** Text excerpt follows **
Thursday 6 March 2014

X-Factor #65-#68: The End is Nigh

X-Factor #65-#68 is a postscript to an era. All the X-Men reunited as One Big Team after the X-Tinction Agenda saga, but the titles are proving resistant to actually doing anything with this yet. While the X-Men proper are in Uncanny dealing with the Xavier situation, the remaining five original mutants remain in New York, having one last adventure as X-Factor.

X-Factor - this iteration of it anyway - had to end like this. The original premise was the five of them reunited again to fight mutant problems in New York City. Along the way they lost their original shtick of being fake mutant hunters and in its place acquired a fuck-off massive spaceship in the city.

Now that the X-Men are gathering again, now that the construction crews in Westchester are readying their pencils and inks, we have no place for Ship. Fortunately Ship came with its own kill switch. It came by way of Apocalypse, and X-Factor have never satisfactorily understood it. It is this vulnerable to a large storyline involving him. But it has to be a big story - perhaps his biggest - if we are to have such a big status quo change as a result. The way it sort of manages that is by throwing crossovers at the page. First Avengers (briefly) and then, more substantially, the Inhumans.
** End of Text excerpt **
** Extracted material follows **
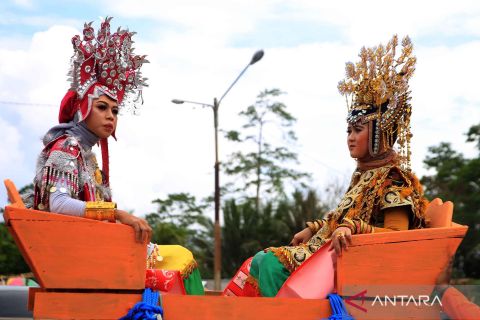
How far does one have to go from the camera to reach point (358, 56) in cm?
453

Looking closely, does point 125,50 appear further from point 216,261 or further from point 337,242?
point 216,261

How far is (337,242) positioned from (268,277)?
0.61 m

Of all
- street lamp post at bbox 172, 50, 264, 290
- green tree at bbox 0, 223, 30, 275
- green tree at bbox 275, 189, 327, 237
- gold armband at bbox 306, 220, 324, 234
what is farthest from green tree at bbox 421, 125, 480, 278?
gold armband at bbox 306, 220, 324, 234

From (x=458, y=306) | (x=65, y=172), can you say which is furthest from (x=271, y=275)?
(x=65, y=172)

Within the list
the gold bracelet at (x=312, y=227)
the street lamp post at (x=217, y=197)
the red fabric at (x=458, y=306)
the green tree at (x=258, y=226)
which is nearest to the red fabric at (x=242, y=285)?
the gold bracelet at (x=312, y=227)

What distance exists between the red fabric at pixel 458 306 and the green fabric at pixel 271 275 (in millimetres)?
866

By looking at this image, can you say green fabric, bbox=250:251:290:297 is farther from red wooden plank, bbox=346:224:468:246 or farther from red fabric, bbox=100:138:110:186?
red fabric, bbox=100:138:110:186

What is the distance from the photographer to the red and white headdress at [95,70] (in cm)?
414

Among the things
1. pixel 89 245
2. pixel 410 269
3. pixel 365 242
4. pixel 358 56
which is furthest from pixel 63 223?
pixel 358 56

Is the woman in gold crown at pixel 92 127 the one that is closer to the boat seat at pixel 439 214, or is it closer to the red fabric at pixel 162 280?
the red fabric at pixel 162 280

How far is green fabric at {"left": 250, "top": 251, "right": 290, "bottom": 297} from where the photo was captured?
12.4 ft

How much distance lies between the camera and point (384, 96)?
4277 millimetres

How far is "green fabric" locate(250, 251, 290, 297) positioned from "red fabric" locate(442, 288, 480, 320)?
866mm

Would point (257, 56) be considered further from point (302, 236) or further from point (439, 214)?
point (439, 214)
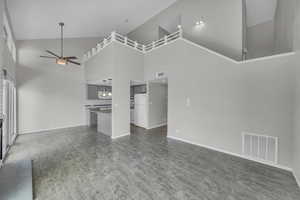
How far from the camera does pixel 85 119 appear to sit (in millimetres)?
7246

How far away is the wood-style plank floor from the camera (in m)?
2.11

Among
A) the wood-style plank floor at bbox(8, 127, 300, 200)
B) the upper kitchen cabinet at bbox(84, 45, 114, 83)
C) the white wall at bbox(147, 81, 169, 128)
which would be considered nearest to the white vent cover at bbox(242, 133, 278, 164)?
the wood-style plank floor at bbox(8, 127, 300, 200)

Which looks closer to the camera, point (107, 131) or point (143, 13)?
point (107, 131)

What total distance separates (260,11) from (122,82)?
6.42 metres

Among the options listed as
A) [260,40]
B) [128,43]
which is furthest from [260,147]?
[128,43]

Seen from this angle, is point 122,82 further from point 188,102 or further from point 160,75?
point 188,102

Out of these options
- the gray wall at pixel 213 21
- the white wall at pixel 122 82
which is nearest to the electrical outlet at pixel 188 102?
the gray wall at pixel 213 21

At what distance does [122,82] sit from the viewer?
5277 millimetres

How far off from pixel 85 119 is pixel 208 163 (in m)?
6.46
** End of Extracted material **
** Extracted material follows **
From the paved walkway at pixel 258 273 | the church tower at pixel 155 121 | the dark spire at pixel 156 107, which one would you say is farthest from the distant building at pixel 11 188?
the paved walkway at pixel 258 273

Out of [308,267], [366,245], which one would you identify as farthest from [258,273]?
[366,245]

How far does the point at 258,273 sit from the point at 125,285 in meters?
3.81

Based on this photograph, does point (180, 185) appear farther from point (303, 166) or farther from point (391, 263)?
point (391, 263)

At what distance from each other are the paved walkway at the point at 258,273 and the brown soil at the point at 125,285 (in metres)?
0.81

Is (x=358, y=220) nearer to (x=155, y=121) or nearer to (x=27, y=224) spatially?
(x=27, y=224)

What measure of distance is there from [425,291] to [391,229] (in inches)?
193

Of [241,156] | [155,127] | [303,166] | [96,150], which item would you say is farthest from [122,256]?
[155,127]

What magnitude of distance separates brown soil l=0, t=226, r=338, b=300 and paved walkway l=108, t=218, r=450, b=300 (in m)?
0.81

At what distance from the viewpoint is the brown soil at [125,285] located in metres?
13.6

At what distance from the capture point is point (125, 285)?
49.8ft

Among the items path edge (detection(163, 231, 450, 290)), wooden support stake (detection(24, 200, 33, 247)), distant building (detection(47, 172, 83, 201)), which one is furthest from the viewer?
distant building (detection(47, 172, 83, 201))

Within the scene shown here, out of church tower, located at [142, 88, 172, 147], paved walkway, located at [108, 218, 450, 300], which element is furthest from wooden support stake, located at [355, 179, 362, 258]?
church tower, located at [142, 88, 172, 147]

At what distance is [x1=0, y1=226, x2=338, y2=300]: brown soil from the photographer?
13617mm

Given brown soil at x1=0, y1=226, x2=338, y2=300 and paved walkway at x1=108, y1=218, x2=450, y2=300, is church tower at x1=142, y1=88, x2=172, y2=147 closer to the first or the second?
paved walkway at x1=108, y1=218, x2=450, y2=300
** End of Extracted material **
Task instructions
A: Say whether each statement below agrees with the X-Factor review, answering yes or no and quoting the words of the review that decide it.
(i) The original premise was the five original mutants reunited to fight mutant problems in New York City.
(ii) X-Factor have come to understand Ship fully.
(iii) The Inhumans appear more briefly than the Avengers in the crossovers.
B: According to the X-Factor review, why does the storyline involving Apocalypse have to be a big one?
C: Return the passage of the X-Factor review from "X-Factor #65-#68: The" to "in the city.", word for word.

Response list
A:
(i) Yes: "The original premise was the five of them reunited again to fight mutant problems in New York City."
(ii) No: "X-Factor have never satisfactorily understood it."
(iii) No: "First Avengers (briefly) and then, more substantially, the Inhumans."

B: The story has to be big, perhaps his biggest, because such a big status quo change is supposed to result from it.

C:
X-Factor #65-#68: The End is Nigh

X-Factor #65-#68 is a postscript to an era. All the X-Men reunited as One Big Team after the X-Tinction Agenda saga, but the titles are proving resistant to actually doing anything with this yet. While the X-Men proper are in Uncanny dealing with the Xavier situation, the remaining five original mutants remain in New York, having one last adventure as X-Factor.

X-Factor - this iteration of it anyway - had to end like this. The original premise was the five of them reunited again to fight mutant problems in New York City. Along the way they lost their original shtick of being fake mutant hunters and in its place acquired a fuck-off massive spaceship in the city.